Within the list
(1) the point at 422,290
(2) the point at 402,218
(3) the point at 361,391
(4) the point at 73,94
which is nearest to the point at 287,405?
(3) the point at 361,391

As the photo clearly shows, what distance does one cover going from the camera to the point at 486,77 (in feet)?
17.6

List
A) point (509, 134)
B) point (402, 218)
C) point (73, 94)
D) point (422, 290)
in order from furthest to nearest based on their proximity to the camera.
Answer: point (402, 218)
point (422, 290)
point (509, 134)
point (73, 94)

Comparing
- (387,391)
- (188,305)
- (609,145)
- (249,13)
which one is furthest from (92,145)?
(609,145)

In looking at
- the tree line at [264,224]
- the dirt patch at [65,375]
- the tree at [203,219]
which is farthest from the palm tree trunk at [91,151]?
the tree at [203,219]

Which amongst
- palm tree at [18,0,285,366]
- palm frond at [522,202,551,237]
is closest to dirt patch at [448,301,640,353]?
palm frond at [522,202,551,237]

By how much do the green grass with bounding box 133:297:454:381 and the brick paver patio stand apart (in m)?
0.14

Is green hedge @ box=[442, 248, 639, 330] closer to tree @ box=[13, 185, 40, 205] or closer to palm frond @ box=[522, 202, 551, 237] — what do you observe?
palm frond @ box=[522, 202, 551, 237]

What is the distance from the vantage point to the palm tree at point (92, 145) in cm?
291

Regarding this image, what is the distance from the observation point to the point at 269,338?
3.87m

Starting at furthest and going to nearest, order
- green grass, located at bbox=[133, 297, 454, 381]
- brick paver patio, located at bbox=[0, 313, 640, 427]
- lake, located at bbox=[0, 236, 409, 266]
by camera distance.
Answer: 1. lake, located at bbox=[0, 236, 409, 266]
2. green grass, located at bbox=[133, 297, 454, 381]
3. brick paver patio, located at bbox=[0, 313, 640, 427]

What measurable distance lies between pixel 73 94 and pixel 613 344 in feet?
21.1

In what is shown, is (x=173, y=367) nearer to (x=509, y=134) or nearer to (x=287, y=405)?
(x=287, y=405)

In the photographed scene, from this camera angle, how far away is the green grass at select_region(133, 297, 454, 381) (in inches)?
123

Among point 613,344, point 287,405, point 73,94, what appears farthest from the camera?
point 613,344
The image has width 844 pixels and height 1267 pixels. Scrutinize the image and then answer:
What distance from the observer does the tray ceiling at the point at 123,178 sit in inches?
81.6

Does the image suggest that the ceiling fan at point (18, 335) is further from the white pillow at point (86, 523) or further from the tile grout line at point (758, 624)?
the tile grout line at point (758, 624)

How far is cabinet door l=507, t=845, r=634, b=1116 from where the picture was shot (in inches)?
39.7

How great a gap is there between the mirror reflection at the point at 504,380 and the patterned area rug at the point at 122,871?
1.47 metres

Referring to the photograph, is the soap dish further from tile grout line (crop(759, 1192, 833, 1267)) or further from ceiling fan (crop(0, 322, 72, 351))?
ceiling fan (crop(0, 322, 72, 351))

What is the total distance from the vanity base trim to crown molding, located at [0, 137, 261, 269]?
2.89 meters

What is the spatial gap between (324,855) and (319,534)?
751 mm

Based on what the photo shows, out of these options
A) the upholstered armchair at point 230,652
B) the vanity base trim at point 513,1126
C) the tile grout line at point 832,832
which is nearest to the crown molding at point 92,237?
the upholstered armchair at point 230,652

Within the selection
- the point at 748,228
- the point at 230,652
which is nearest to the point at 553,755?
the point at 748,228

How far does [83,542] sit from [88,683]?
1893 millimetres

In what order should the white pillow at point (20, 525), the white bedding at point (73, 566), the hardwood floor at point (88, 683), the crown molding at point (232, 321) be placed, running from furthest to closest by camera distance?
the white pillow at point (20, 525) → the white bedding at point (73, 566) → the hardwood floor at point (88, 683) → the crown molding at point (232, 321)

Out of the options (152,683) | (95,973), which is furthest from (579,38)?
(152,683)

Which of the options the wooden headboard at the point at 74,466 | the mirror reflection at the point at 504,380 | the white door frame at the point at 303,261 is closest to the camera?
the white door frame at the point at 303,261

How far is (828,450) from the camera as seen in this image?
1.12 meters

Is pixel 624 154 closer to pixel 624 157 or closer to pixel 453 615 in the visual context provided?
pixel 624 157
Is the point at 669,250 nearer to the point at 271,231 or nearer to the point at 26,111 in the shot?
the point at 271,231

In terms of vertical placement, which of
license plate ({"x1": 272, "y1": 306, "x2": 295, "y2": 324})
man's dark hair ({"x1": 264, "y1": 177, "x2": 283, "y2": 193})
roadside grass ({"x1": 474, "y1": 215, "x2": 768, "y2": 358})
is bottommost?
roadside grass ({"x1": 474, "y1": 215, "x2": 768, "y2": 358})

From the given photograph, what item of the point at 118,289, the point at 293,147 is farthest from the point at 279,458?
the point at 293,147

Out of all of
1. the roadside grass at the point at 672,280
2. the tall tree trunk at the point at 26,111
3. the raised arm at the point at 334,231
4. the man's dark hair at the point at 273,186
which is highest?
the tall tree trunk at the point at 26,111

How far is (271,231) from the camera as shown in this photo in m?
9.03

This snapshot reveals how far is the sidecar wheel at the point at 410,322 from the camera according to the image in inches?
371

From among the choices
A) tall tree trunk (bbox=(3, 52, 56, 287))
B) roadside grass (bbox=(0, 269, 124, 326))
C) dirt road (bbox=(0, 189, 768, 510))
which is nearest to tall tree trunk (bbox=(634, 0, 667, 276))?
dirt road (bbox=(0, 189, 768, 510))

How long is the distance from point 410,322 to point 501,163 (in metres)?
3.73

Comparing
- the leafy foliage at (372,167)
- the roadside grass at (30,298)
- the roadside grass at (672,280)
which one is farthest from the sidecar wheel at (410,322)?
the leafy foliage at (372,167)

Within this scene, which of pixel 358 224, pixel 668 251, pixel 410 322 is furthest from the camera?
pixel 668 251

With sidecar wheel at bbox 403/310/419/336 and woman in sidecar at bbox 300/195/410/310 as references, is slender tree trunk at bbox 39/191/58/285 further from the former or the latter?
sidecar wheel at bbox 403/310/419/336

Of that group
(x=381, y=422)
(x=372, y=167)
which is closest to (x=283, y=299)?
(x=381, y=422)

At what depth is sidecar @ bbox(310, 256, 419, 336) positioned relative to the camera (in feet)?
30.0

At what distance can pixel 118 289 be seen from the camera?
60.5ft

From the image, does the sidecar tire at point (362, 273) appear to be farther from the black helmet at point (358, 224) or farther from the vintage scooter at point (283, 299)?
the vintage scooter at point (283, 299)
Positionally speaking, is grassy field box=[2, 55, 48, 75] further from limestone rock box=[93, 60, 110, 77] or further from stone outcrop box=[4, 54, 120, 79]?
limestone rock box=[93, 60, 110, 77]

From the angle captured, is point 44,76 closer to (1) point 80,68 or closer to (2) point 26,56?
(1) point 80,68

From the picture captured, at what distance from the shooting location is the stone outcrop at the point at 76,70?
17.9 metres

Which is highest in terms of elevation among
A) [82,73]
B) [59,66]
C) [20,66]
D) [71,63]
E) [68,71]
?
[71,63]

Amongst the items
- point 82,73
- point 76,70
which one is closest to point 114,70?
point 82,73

+===+

◆ **Exercise directions**
Would you reproduce the material above in full, exactly as given?

◆ **The result**
Within the list
(1) the point at 422,290
(2) the point at 402,218
(3) the point at 361,391
(4) the point at 73,94
which is nearest to the point at 287,405?
(3) the point at 361,391

As the photo clearly shows, what distance does one cover going from the camera to the point at 486,77 (in feet)?
17.6

List
A) point (509, 134)
B) point (402, 218)
C) point (73, 94)
D) point (422, 290)
in order from furthest to nearest based on their proximity to the camera.
Answer: point (402, 218)
point (422, 290)
point (509, 134)
point (73, 94)

Comparing
- (387,391)
- (188,305)
- (609,145)
- (249,13)
which one is furthest from (92,145)?
(609,145)

In looking at
- the tree line at [264,224]
- the dirt patch at [65,375]
- the tree at [203,219]
which is farthest from the palm tree trunk at [91,151]?
the tree at [203,219]

Which amongst
- palm tree at [18,0,285,366]
- palm frond at [522,202,551,237]
is closest to dirt patch at [448,301,640,353]?
palm frond at [522,202,551,237]

By how much do the green grass with bounding box 133:297:454:381 and the brick paver patio stand apart (in m)?
0.14

Is green hedge @ box=[442, 248, 639, 330] closer to tree @ box=[13, 185, 40, 205] or closer to palm frond @ box=[522, 202, 551, 237] — what do you observe?
palm frond @ box=[522, 202, 551, 237]

What is the distance from the vantage point to the palm tree at point (92, 145) in cm?
291

Regarding this image, what is the distance from the observation point to the point at 269,338?
3.87m

Starting at furthest and going to nearest, order
- green grass, located at bbox=[133, 297, 454, 381]
- brick paver patio, located at bbox=[0, 313, 640, 427]
- lake, located at bbox=[0, 236, 409, 266]
by camera distance.
Answer: 1. lake, located at bbox=[0, 236, 409, 266]
2. green grass, located at bbox=[133, 297, 454, 381]
3. brick paver patio, located at bbox=[0, 313, 640, 427]

What measurable distance lies between pixel 73 94 and pixel 613 344 in feet?
21.1

In what is shown, is (x=173, y=367) nearer to (x=509, y=134) or nearer to (x=287, y=405)?
(x=287, y=405)

In the photographed scene, from this camera angle, how far away is the green grass at select_region(133, 297, 454, 381) (in inches)?
123

Among point 613,344, point 287,405, point 73,94, what appears farthest from the camera?
point 613,344
The image has width 844 pixels and height 1267 pixels. Scrutinize the image and then answer:
What distance from the observer does the tray ceiling at the point at 123,178 sit in inches?
81.6

Does the image suggest that the ceiling fan at point (18, 335) is further from the white pillow at point (86, 523) or further from the tile grout line at point (758, 624)?
the tile grout line at point (758, 624)

How far is cabinet door l=507, t=845, r=634, b=1116 from where the picture was shot (in inches)?
39.7

How great a gap is there between the mirror reflection at the point at 504,380 and the patterned area rug at the point at 122,871?
1.47 metres

Referring to the photograph, is the soap dish further from tile grout line (crop(759, 1192, 833, 1267)) or further from ceiling fan (crop(0, 322, 72, 351))?
ceiling fan (crop(0, 322, 72, 351))

What is the total distance from the vanity base trim to crown molding, located at [0, 137, 261, 269]?
2.89 meters

What is the spatial gap between (324,855) and (319,534)?
751 mm

Based on what the photo shows, out of these options
A) the upholstered armchair at point 230,652
B) the vanity base trim at point 513,1126
C) the tile grout line at point 832,832
which is nearest to the crown molding at point 92,237?
the upholstered armchair at point 230,652

Within the selection
- the point at 748,228
- the point at 230,652
which is nearest to the point at 553,755?
the point at 748,228

How far does [83,542] sit from [88,683]?
1893 millimetres

In what order should the white pillow at point (20, 525), the white bedding at point (73, 566), the hardwood floor at point (88, 683), the crown molding at point (232, 321) be placed, running from furthest to closest by camera distance?
the white pillow at point (20, 525) → the white bedding at point (73, 566) → the hardwood floor at point (88, 683) → the crown molding at point (232, 321)

Out of the options (152,683) | (95,973), which is furthest from (579,38)?
(152,683)

Which of the options the wooden headboard at the point at 74,466 | the mirror reflection at the point at 504,380 | the white door frame at the point at 303,261 is closest to the camera?
the white door frame at the point at 303,261

How far is (828,450) from the camera as seen in this image?
1.12 meters

Is pixel 624 154 closer to pixel 624 157 or closer to pixel 453 615 in the visual context provided?
pixel 624 157
Is the point at 669,250 nearer to the point at 271,231 or nearer to the point at 26,111 in the shot?
the point at 271,231

In terms of vertical placement, which of
license plate ({"x1": 272, "y1": 306, "x2": 295, "y2": 324})
man's dark hair ({"x1": 264, "y1": 177, "x2": 283, "y2": 193})
roadside grass ({"x1": 474, "y1": 215, "x2": 768, "y2": 358})
is bottommost?
roadside grass ({"x1": 474, "y1": 215, "x2": 768, "y2": 358})

From the given photograph, what item of the point at 118,289, the point at 293,147 is farthest from the point at 279,458?
the point at 293,147

Out of all of
1. the roadside grass at the point at 672,280
2. the tall tree trunk at the point at 26,111
3. the raised arm at the point at 334,231
4. the man's dark hair at the point at 273,186
which is highest?
the tall tree trunk at the point at 26,111

How far is (271,231) from the camera as shown in this photo in m?
9.03

This snapshot reveals how far is the sidecar wheel at the point at 410,322 from the camera according to the image in inches?
371

From among the choices
A) tall tree trunk (bbox=(3, 52, 56, 287))
B) roadside grass (bbox=(0, 269, 124, 326))
C) dirt road (bbox=(0, 189, 768, 510))
which is nearest to tall tree trunk (bbox=(634, 0, 667, 276))?
dirt road (bbox=(0, 189, 768, 510))

How long is the distance from point 410,322 to point 501,163 (in metres)?
3.73

Comparing
- the leafy foliage at (372,167)
- the roadside grass at (30,298)
- the roadside grass at (672,280)
which one is farthest from the sidecar wheel at (410,322)?
the leafy foliage at (372,167)

Within this scene, which of pixel 358 224, pixel 668 251, pixel 410 322 is furthest from the camera?
pixel 668 251

With sidecar wheel at bbox 403/310/419/336 and woman in sidecar at bbox 300/195/410/310 as references, is slender tree trunk at bbox 39/191/58/285 further from the former or the latter?
sidecar wheel at bbox 403/310/419/336

Of that group
(x=381, y=422)
(x=372, y=167)
which is closest to (x=283, y=299)?
(x=381, y=422)

At what depth is sidecar @ bbox(310, 256, 419, 336) positioned relative to the camera (in feet)?
30.0

At what distance can pixel 118 289 be seen from the camera?
60.5ft

From the image, does the sidecar tire at point (362, 273) appear to be farther from the black helmet at point (358, 224) or farther from the vintage scooter at point (283, 299)?
the vintage scooter at point (283, 299)
Positionally speaking, is grassy field box=[2, 55, 48, 75] further from limestone rock box=[93, 60, 110, 77] or further from stone outcrop box=[4, 54, 120, 79]?
limestone rock box=[93, 60, 110, 77]

From the angle captured, is point 44,76 closer to (1) point 80,68 or closer to (2) point 26,56?
(1) point 80,68

From the picture captured, at what distance from the shooting location is the stone outcrop at the point at 76,70?
17.9 metres

Which is highest in terms of elevation among
A) [82,73]
B) [59,66]
C) [20,66]
D) [71,63]
E) [68,71]
?
[71,63]

Amongst the items
- point 82,73
- point 76,70
which one is closest to point 114,70?
point 82,73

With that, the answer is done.